L’errore umano si infiltra nel processo di addestramento dell’intelligenza artificiale in due momenti chiave. Il primo è durante la fase di feedback umano: i modelli come quelli basati su RLHF (reinforcement learning from human feedback) imparano grazie alle valutazioni delle persone. Se però chi supervisiona commette errori — ad esempio giudicando corretta una risposta sbagliata — l’Ai finisce per interiorizzare queste imprecisioni, trasformando le allucinazioni in parte integrante del suo modo di rispondere. Il secondo punto critico riguarda i dati di addestramento. L’intelligenza artificiale apprende da tutto ciò che le viene dato in pasto: forum, articoli, blog, commenti, spesso pieni di errori, distorsioni o informazioni non verificate. E se il modello è ottimizzato più per risultare fluido e convincente che per essere davvero corretto, il rischio è che generi risposte che “suonano bene” ma che in realtà sono sbagliate.
Demis Hassabis, co-fondatore e CEO di DeepMind, tra i nomi più autorevoli nel campo dell’intelligenza artificiale, ha lanciato un avvertimento: l’industria dell’Ai sta affrontando un rallentamento nei progressi tecnologici.

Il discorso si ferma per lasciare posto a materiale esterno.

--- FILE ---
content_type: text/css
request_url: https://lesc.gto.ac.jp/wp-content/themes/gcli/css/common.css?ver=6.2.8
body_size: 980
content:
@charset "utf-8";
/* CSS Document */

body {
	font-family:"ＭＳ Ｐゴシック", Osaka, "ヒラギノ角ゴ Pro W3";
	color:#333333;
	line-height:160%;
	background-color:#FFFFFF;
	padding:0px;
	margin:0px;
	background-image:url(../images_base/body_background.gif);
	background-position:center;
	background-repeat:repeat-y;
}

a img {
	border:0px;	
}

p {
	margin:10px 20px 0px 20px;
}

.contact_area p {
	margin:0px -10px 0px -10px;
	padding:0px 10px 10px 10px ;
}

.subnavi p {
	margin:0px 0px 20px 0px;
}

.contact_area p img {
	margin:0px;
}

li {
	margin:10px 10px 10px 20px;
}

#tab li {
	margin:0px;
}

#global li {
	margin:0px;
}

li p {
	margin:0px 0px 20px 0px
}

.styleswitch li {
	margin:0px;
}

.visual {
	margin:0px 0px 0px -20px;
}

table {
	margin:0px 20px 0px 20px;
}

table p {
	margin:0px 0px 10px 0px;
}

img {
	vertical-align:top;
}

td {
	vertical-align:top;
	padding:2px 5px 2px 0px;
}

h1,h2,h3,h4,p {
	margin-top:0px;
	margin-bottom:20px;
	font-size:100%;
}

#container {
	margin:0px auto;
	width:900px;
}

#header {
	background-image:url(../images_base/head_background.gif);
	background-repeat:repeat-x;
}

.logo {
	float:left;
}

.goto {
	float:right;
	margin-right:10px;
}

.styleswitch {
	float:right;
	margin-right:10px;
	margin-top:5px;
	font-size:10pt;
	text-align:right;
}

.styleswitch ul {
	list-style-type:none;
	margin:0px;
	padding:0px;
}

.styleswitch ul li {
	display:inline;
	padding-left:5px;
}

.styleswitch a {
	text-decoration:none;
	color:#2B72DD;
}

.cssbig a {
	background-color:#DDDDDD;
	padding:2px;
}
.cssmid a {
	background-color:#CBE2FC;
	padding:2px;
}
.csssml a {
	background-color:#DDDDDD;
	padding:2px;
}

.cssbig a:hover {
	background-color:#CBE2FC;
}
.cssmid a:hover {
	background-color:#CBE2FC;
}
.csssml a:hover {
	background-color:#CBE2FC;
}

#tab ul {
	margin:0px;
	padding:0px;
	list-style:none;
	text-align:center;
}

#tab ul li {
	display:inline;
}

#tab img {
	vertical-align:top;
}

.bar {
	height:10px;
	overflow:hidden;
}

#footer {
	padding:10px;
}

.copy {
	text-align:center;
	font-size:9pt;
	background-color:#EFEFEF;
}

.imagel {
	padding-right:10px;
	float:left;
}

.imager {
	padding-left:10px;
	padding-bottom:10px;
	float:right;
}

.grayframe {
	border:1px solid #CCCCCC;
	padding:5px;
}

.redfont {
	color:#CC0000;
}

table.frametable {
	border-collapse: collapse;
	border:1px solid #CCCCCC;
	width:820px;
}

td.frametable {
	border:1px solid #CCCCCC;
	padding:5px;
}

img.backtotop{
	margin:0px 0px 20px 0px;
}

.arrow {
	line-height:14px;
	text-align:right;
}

E ha spiegato che i dati utili per addestrare i modelli sono ormai agli sgoccioli, e senza nuovi approcci il progresso rischia di fermarsi. La soluzione? Far apprendere le AI da sé, attraverso tentativi ed errori, generando dati sintetici. Un metodo efficace per ambiti oggettivi come matematica e programmazione, ma che si complica nelle scienze umane, dove la verità è spesso un’opinione.
Difficile immaginare cosa potrà diventare il fenomeno delle allucinazioni quando l’Ai inizierà ad apprendere direttamente dai social: se già ora fatica a distinguere il vero dal falso, immersa tra complotti, gattini parlanti e ricette miracolose, il rischio è che la realtà diventi solo un optional. Tanto più si allontana la macchina dall’uomo, tanto più c’è speranza che funzioni davvero. Vale la pena riproporre la chiusura dell’articolo di Vauhini Vara: “Mi fece infuriare. Il modello di intelligenza artificiale che mi aveva aiutato a scrivere “Ghosts” tutti quei mesi prima – che aveva evocato la mano di mia sorella e mi aveva permesso di stringerla nella mia – era morto. La sua sorellina aveva l’insensata efficienza di una spillatrice. Ma poi, cosa mi aspettavo? Stavo conversando con un software creato da alcune delle persone più ricche e potenti del mondo”.